Vili Bestowing Reason and Expression on the First Humans

In the cold dawn of the universe, before the stars were counted and the tides had learned their rhythm, the cosmos was a place of raw, unshaped potential. The great frost giant Ymir had been slain, and from his colossal remains, the three sons of Bor—Odin, Vili, and Vé—had carved the world of Midgard. They had fashioned the mountains from his bones, the soil from his flesh, and the vast, churning oceans from his blood. Yet, despite the grandeur of the physical world, Midgard remained a silent place, a beautiful theater without actors, a poem with no one to recite it. The gods walked through their creation, observing the silent forests and the wind-swept beaches, feeling the weight of a world that was alive in matter but dormant in spirit.

It was upon the rocky shores of what would one day be known as the island of Gotland, amidst the salt-spray and the grey stones of the Baltic, that the three brothers came across two peculiar logs. These were not ordinary pieces of driftwood, though they had been tossed by the waves and bleached by the primordial sun. One log was of the ash tree, sturdy and straight; the other was of the elm, supple and graceful. They lay side by side, tangled in seaweed and sand, inert and hollow. The gods paused in their stride, sensing that these two pieces of wood held a destiny far greater than simply rotting into the earth or fueling a fire. In these logs, they saw the blueprint for a new kind of being—a being that would bridge the gap between the divine and the terrestrial.

Odin, the eldest and the Allfather, stepped forward first. He reached out and touched the wood, and from his own vast reservoir of power, he bestowed the 'önd'—the breath of life. Under his touch, the wood began to pulse. The sap within the ash and the elm turned to blood; the grain of the wood softened into muscle and skin. They were no longer logs, but they were not yet truly human. They were like statues that had just begun to breathe, staring with blank eyes at the sky, possessed of life but devoid of purpose or understanding. They stood trembling on the sand, biological machines without a driver, living but not yet existing in the way the gods existed.

Then stepped forward Vili, whose name translates to 'Will.' If Odin was the source of life, Vili was the source of the internal fire that makes life worth living. He understood that to survive in the rugged world they had built, these new creatures would need more than just a heartbeat; they would need the capacity to navigate the complexities of existence. Vili placed his hands upon the brows of the man and the woman. He poured into them the gift of 'vit'—wit and reason. In an instant, the grey fog in their minds cleared. The ability to calculate, to plan, to remember, and to imagine flooded their consciousness. Vili gave them the power of logic, the capacity to see a problem and devise a solution, and the 'will' to choose their own path. Through Vili, the first humans were granted the internal architecture of the soul, the sparking neurons of thought that separated them from the beasts of the field and the birds of the air.

But Vili did not stop with the internal mind. He knew that reason, if locked within a silent vessel, was a lonely and sterile thing. He looked at their faces—still somewhat wooden and mask-like—and he bestowed the gift of expression. He touched their lips, granting them the power of speech, so that they might share their thoughts and forge bonds through language. He touched their eyes, granting them not just sight, but the ability to perceive beauty and meaning in the world around them. He touched their ears, so they could hear the music of the wind and the voices of their companions. Under Vili’s influence, their faces became animated. The first smile was born on the shore of Gotland that day, as the woman, Embla, looked at the man, Ask, and recognized him as a fellow being. They began to move, not with the jerky motions of automatons, but with the expressive grace of creatures whose every gesture communicated an internal state.

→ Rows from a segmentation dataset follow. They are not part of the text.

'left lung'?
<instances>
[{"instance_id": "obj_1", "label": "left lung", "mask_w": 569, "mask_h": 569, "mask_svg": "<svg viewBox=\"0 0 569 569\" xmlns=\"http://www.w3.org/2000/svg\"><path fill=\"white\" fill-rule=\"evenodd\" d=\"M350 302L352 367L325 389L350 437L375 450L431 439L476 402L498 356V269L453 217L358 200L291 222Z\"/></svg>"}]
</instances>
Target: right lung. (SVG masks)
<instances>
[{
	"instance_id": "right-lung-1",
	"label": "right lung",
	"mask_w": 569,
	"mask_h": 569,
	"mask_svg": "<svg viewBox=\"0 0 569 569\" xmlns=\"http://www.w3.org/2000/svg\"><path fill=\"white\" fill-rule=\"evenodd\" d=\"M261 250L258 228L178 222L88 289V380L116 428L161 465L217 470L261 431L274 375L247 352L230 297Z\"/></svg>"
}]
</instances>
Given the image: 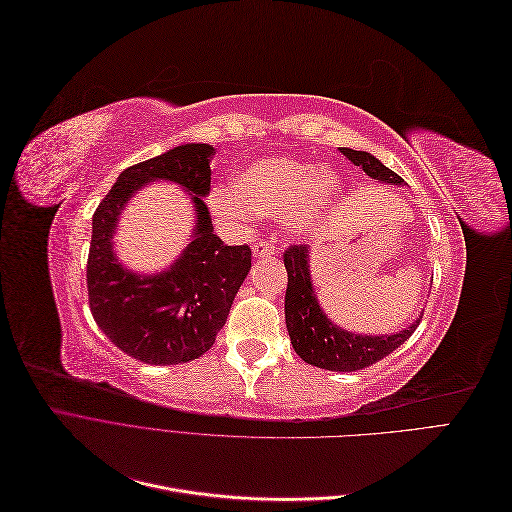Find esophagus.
<instances>
[{
	"label": "esophagus",
	"instance_id": "obj_1",
	"mask_svg": "<svg viewBox=\"0 0 512 512\" xmlns=\"http://www.w3.org/2000/svg\"><path fill=\"white\" fill-rule=\"evenodd\" d=\"M252 250H254L256 256H273V254H275V243H273V241L260 239V241H256V243L252 245Z\"/></svg>",
	"mask_w": 512,
	"mask_h": 512
}]
</instances>
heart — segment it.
<instances>
[{
	"label": "heart",
	"mask_w": 512,
	"mask_h": 512,
	"mask_svg": "<svg viewBox=\"0 0 512 512\" xmlns=\"http://www.w3.org/2000/svg\"><path fill=\"white\" fill-rule=\"evenodd\" d=\"M237 188H213L209 207L232 228L252 224L254 215L286 218L294 232L314 228L337 194V179L314 162L265 158L243 168Z\"/></svg>",
	"instance_id": "heart-1"
}]
</instances>
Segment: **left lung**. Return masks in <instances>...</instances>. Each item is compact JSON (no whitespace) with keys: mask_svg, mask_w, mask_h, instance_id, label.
Listing matches in <instances>:
<instances>
[{"mask_svg":"<svg viewBox=\"0 0 512 512\" xmlns=\"http://www.w3.org/2000/svg\"><path fill=\"white\" fill-rule=\"evenodd\" d=\"M339 151L354 166H361L371 179L389 185L404 183V179L367 151H354L348 147H339ZM284 265L288 271L284 309L290 344L305 363L314 367L329 371H356L374 365L408 342L423 318L418 316L410 327L393 335L350 333L337 327L322 312L314 292L312 275H309V245H290L284 254Z\"/></svg>","mask_w":512,"mask_h":512,"instance_id":"8db88e82","label":"left lung"}]
</instances>
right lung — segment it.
Listing matches in <instances>:
<instances>
[{
	"instance_id": "1",
	"label": "right lung",
	"mask_w": 512,
	"mask_h": 512,
	"mask_svg": "<svg viewBox=\"0 0 512 512\" xmlns=\"http://www.w3.org/2000/svg\"><path fill=\"white\" fill-rule=\"evenodd\" d=\"M215 149L190 143L123 170L94 213L87 258L89 307L102 333L149 365H179L205 354L226 324L230 305L252 267L247 245L213 235L205 198ZM151 180L177 182L193 196L197 224L189 247L168 270L145 276L123 268L112 250L118 215Z\"/></svg>"
}]
</instances>
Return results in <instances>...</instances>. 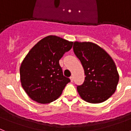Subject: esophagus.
Returning <instances> with one entry per match:
<instances>
[{
	"instance_id": "34e87169",
	"label": "esophagus",
	"mask_w": 131,
	"mask_h": 131,
	"mask_svg": "<svg viewBox=\"0 0 131 131\" xmlns=\"http://www.w3.org/2000/svg\"><path fill=\"white\" fill-rule=\"evenodd\" d=\"M70 80H71V82H73V81H74V77L72 76H71V77H70Z\"/></svg>"
}]
</instances>
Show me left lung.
<instances>
[{"instance_id":"left-lung-1","label":"left lung","mask_w":131,"mask_h":131,"mask_svg":"<svg viewBox=\"0 0 131 131\" xmlns=\"http://www.w3.org/2000/svg\"><path fill=\"white\" fill-rule=\"evenodd\" d=\"M75 55L84 69V83L77 86L82 100L87 103H103L113 95L116 89L119 74L111 57L96 44L75 41Z\"/></svg>"}]
</instances>
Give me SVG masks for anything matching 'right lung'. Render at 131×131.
<instances>
[{"label": "right lung", "mask_w": 131, "mask_h": 131, "mask_svg": "<svg viewBox=\"0 0 131 131\" xmlns=\"http://www.w3.org/2000/svg\"><path fill=\"white\" fill-rule=\"evenodd\" d=\"M73 42L49 35L37 42L23 59L20 67V79L23 89L32 100L48 104L61 95L70 82L59 65Z\"/></svg>", "instance_id": "right-lung-1"}]
</instances>
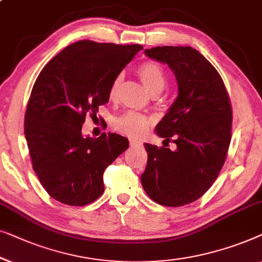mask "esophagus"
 <instances>
[{"label": "esophagus", "mask_w": 262, "mask_h": 262, "mask_svg": "<svg viewBox=\"0 0 262 262\" xmlns=\"http://www.w3.org/2000/svg\"><path fill=\"white\" fill-rule=\"evenodd\" d=\"M130 146L132 147H141L142 142L138 141V140H130Z\"/></svg>", "instance_id": "34e87169"}]
</instances>
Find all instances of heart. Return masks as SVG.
Here are the masks:
<instances>
[{"mask_svg": "<svg viewBox=\"0 0 262 262\" xmlns=\"http://www.w3.org/2000/svg\"><path fill=\"white\" fill-rule=\"evenodd\" d=\"M138 73L143 84H145V86L147 88V90L152 95H159L165 89V86H166V75H165L163 68L159 64H157V62L147 61L145 64L140 65ZM122 75H119L114 79L109 90L110 98L116 97L121 84H122ZM114 126H115L117 130L123 133V134L132 136V138H138L148 128L149 120L146 116L140 115L138 113L130 112L116 119L115 122H114Z\"/></svg>", "mask_w": 262, "mask_h": 262, "instance_id": "b5f03b06", "label": "heart"}]
</instances>
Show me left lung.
<instances>
[{
  "label": "left lung",
  "mask_w": 262,
  "mask_h": 262,
  "mask_svg": "<svg viewBox=\"0 0 262 262\" xmlns=\"http://www.w3.org/2000/svg\"><path fill=\"white\" fill-rule=\"evenodd\" d=\"M143 53L168 65L178 95L156 127L157 135L164 141L173 138L177 148L145 143L148 159L142 187L161 205L192 203L210 189L226 160L231 139L229 97L216 69L192 47H153Z\"/></svg>",
  "instance_id": "1"
}]
</instances>
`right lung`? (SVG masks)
Here are the masks:
<instances>
[{
  "instance_id": "right-lung-1",
  "label": "right lung",
  "mask_w": 262,
  "mask_h": 262,
  "mask_svg": "<svg viewBox=\"0 0 262 262\" xmlns=\"http://www.w3.org/2000/svg\"><path fill=\"white\" fill-rule=\"evenodd\" d=\"M141 45L73 42L39 73L25 115V138L33 169L51 197L82 206L104 191L103 173L128 147L115 133L84 136L86 114L109 101L114 79Z\"/></svg>"
}]
</instances>
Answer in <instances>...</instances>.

Vé, the third brother, then provided the final touches, giving them their outward shape, the five senses, and the distinct appearance of humanity. But it was the work of Vili that truly defined their humanity. Without the reason Vili provided, Ask and Embla would have been mere shadows, drifting through the world without understanding their place in it. Because of Vili, they could look at the stars and wonder what they were; they could look at the sea and decide to build a boat; they could look at each other and tell stories of their beginning. The gift of expression meant that they could name the world, and in naming it, they took a degree of mastery over it.

As the sun set over the horizon, casting long shadows across the ash and elm forest that rose behind the beach, the gods spoke to their creations. They named the man Askr, after the ash tree from which he was formed, and the woman Embla, after the elm. The gods gave them Midgard as their home, a realm between the heights of Asgard and the depths of Niflheim. They watched as Ask and Embla took their first steps away from the shoreline, their minds buzzing with the newness of language and the thrill of curiosity. Every word they spoke was a tribute to Vili’s gift. Every decision they made to find shelter, to seek food, or to comfort one another was a manifestation of the 'will' that Vili had woven into their very fiber.